Zwölf Stunden lang hatte der Taifun gewütet und mit seinen gewaltigen Fäusten an dem Eisenrumpf des Schiffes gezerrt, um es in die Tiefe zu reißen. Doch es war ihm nicht gelungen. Das Schiff war auf einer deutschen Werft gebaut, und eine wohlbekannte deutsche Maschinenfabrik hatte ihm die »Seele« gegeben – nämlich die Maschine. Und diese Maschine war stark und zuverlässig. Und ein alter erfahrener deutscher Seemann stand in diesen Stunden drohender Gefahr auf der Kommandobrücke, ruhig und besonnen. Er hatte schon mehr als einen Taifun in den chinesischen Gewässern erlebt und wußte genau, was sich in dieser Lage tun ließ und was zu geschehen hatte.

Und als der Abend gekommen war, da war der Sturm eingeschlafen und das finstere flatternde Gewölk hatte sich verzogen, der Mond stieg silbern empor und Millionen Sterne schimmerten seltsam erdennah durch die milde klare Nacht. Und nur die Unruhe des Meeres war letztes Anzeigen des eben überstandenen Sturmes.

Still war es auf dem Schiff. Das Stampfen und Schlingern hatte fast ganz aufgehört. Nur das Klatschen der Wellen, die sich am eisernen Schiffsrumpf zerschlugen, war hörbar. Die Fahrgäste lagen in ihren Kojen und ruhten nach zwölfstündiger schwerer Besorgnis und Angst.

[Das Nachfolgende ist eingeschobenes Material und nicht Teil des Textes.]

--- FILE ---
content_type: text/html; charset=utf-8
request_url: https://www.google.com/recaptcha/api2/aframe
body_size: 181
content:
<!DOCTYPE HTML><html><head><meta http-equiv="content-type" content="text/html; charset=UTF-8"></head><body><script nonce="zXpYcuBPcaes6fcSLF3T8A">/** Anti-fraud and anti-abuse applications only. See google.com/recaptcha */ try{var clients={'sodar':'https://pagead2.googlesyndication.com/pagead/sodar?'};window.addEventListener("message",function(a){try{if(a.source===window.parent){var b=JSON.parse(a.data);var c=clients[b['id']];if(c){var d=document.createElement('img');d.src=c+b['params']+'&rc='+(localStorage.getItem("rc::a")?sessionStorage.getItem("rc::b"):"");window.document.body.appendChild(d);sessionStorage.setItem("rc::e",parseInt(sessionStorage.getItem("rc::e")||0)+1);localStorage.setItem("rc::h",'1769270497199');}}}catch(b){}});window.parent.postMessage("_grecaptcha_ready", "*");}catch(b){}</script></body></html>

Aus der Schiffsküche drang hin und wieder das leise Klappern und Rasseln von Geschirren, ein Zeichen, daß der Smut, der damit rechnete, daß die Fahrgäste nach einem Tag der Angst und einer Nacht tiefer Ruhe Hunger und Durst haben würden, sich schon mit den Vorbereitungen zum ersten Frühstück beschäftigte. Auf der Brücke stand, in seinen Mantel gehüllt, der erste Offizier, unbeweglich wie ein Schattenbild. Und der Rudergast saß still an seinem Rad, den Blick wachsam voraus auf das Meer gerichtet.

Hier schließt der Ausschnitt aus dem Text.